Exercise aim: What is the number of lines below that include "plains"? Give that number alone.

┌──

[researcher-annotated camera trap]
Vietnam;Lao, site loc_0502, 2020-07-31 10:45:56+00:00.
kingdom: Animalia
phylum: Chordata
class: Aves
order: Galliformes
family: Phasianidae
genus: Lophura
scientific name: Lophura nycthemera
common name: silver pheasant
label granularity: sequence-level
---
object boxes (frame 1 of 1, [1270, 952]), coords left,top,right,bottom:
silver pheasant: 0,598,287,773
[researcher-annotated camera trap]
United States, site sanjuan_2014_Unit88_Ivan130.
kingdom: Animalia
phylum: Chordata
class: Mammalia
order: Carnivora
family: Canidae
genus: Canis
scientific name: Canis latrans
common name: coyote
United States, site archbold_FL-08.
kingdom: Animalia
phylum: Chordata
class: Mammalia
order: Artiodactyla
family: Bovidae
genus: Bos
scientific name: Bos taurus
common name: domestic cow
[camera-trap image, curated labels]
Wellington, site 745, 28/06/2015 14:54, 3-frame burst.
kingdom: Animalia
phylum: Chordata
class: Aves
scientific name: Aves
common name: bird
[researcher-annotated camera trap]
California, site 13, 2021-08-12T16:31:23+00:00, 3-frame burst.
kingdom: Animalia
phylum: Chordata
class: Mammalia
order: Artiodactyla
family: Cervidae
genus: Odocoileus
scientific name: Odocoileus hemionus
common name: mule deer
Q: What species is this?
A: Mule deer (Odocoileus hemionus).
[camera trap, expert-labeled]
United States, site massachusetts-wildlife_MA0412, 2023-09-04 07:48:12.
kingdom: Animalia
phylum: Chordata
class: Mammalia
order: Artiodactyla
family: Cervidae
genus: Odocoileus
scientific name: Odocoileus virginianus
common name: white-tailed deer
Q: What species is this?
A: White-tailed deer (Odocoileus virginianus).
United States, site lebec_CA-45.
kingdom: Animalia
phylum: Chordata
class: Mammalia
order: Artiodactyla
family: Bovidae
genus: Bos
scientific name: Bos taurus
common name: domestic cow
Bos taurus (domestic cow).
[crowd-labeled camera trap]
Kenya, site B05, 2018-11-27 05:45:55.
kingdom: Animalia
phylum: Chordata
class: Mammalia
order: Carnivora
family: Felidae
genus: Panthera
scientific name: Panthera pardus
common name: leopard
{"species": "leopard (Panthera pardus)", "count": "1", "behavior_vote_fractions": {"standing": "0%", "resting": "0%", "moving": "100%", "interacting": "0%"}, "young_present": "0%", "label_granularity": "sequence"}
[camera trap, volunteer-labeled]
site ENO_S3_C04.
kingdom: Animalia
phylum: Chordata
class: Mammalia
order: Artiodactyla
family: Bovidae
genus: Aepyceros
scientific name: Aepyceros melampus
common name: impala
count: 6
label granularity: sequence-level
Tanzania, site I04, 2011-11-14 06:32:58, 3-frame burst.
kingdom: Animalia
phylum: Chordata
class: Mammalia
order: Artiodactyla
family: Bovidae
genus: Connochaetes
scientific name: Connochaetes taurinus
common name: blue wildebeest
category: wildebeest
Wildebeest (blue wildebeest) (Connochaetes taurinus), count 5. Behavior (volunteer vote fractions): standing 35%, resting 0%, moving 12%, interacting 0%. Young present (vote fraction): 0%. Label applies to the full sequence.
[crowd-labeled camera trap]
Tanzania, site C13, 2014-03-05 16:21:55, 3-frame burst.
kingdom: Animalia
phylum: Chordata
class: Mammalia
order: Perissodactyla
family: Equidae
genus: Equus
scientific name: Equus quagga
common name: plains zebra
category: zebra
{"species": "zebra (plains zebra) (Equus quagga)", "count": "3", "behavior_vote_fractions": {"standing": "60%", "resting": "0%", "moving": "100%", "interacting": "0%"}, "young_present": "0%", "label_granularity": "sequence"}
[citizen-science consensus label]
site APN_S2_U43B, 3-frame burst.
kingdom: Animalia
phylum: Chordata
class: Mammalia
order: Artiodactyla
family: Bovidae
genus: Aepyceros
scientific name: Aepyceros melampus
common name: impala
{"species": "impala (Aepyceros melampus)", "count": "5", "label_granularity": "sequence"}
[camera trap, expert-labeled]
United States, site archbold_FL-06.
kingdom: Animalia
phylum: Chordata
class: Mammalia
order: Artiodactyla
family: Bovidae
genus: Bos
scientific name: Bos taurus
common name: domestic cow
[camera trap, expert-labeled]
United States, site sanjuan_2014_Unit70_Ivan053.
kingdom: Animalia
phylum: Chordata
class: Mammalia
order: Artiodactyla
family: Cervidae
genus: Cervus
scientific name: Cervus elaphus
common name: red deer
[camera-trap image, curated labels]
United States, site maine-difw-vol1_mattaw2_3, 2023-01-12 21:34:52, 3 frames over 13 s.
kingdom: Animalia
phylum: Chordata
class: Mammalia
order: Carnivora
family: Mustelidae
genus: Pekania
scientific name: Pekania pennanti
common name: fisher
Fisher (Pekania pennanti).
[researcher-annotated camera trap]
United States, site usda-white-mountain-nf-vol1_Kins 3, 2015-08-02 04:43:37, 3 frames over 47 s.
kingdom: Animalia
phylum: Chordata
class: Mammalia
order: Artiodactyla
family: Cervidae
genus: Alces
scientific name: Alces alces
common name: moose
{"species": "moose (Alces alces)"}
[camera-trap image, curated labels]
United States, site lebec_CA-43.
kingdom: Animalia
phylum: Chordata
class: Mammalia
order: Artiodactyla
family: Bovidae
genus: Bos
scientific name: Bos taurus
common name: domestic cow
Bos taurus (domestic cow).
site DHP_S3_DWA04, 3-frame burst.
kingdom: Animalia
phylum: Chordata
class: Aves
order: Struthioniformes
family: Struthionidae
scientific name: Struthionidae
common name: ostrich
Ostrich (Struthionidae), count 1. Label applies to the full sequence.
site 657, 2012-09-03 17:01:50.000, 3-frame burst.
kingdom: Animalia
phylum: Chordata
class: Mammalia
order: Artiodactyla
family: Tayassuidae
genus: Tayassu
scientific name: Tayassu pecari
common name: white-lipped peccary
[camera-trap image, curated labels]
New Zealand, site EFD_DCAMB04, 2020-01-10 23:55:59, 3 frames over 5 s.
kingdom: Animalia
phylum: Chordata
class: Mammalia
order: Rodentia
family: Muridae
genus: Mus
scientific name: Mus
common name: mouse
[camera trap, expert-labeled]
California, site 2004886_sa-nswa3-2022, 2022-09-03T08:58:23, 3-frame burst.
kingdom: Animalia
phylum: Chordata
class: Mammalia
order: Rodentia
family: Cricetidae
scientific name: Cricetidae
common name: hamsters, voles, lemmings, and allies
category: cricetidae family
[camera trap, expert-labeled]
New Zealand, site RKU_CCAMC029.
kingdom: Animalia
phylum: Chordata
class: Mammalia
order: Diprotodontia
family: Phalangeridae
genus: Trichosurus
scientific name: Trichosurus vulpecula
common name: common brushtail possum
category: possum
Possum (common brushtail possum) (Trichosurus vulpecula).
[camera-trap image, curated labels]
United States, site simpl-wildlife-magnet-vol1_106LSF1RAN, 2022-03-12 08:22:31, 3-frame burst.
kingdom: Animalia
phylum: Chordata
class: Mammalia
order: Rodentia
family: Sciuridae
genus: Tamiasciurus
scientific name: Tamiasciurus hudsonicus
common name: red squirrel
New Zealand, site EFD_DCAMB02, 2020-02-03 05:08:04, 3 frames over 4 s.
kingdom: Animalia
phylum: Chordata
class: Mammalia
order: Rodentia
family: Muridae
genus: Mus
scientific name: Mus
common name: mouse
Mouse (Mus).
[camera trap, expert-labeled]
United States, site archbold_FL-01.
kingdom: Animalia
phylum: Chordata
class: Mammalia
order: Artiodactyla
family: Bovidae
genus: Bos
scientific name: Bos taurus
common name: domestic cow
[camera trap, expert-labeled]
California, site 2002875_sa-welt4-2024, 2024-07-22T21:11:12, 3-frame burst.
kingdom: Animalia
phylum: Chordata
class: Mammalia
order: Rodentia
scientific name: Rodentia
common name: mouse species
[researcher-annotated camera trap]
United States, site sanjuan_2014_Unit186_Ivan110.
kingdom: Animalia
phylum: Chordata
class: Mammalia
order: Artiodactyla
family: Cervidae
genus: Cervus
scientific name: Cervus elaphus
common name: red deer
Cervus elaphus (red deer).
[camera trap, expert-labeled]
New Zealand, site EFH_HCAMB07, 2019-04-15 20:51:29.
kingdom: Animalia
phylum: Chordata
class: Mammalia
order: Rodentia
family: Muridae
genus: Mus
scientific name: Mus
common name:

└──

Result of the task: 2